The respiratory system is the most common site of opportunistic pathogenic infections in patients with AIDS, and in clinical practice the most common are bacterial infections of the lungs, tuberculosis, pneumocystis pneumonia, and pulmonary aspergillosis, often overlooking cytomegalovirus pneumonia. Cytomegalovirus pneumonia often coexists with Pneumocystis carinii pneumonia and can result in fever, cough, dyspnea, and interstitial infiltration of the lung. Among 43 AIDS patients with cytomegalovirusemia, chest radiographs, chest-enhanced CT, and fiberoptic bronchoscopic alveolar lavage and cytology were completed in those with fever, cough, and dyspnea.

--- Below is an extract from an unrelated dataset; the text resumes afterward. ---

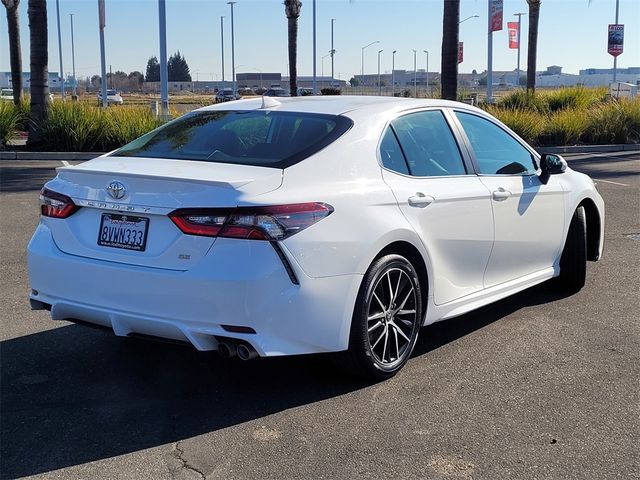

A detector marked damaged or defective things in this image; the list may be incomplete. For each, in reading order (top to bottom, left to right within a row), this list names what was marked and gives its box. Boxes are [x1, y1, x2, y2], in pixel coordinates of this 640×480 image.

parking lot crack [171, 440, 206, 478]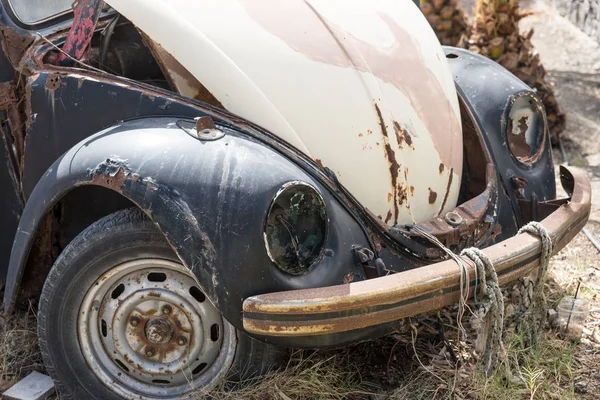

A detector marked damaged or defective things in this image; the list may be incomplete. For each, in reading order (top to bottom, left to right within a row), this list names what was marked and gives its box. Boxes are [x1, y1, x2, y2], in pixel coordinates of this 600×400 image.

corroded black fender [3, 117, 370, 330]
damaged hood [108, 0, 464, 227]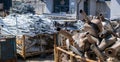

Bronchoscopic alveolar lavage and cytology combined with chest CT are good methods to diagnose cytomegalovirus pneumonia; however, compared with other opportunistic pathogenic infections of the lung, the diagnostic rate of cytomegalovirus pneumonia is significantly low, and it is questionable whether pp65 antigen or CMV-DNA testing of alveolar lavage fluid exfoliated cells can be performed in addition to exfoliative cytopathology.

Cytomegalovirusemia can lead to gastrointestinal symptoms such as abdominal pain, diarrhea, and retrosternal pain. In this study, fiberoptic colonoscopy was perfected in 17 patients with abdominal pain and diarrhea and gastroscopy was performed in 12 patients with retrosternal pain among those with cytomegalovirusemia, and histopathological biopsies were also taken. Although these patients tested positive for CMV-DNA, no specific CMV-positive pathological findings were found, suggesting that although patients with CMV viremia, it did not indicate the presence of CMV end-organ disease.

In this study, all 43 CMV-infected patients had less than 100 CD4+ T cells/ul, CMV-DNA levels fluctuated from 2.1x10E4–2.96 x10E6copies/ml, and low levels of CD4+ T cells and CMV-DNA positivity were correlated, suggesting that in AIDS patients when CD4+ T cells are less than 100 cells/ul, to If the results are positive, anti-CMV treatment with phosphonate or ganciclovir should be used to prevent CMV damage to multiple organs of the body.

In AIDS patients, cytomegalovirusemia can lead to different tissue and organ damage, such as retinitis or even blindness, esophagitis, colitis, encephalitis and other end-organ lesions, and the current anti-CMV treatment with sodium phosphonate or ganciclovir is more effective. Therefore, in AIDS patients, especially when CD4+ T cells are less than 100 cells/ul, cytomegalovirusemia should be detected promptly and anti CMV therapy to prevent end-organ damage.

In this study, 43 patients had other opportunistic pathogenic infections in addition to cytomegalovirus infection, such as PCP, fungal infection, tuberculosis, Cryptococcus, Toxoplasma, syphilis, etc. Therefore, opportunistic pathogenic infections in AIDS patients are often diverse and should be taken into account in the treatment process.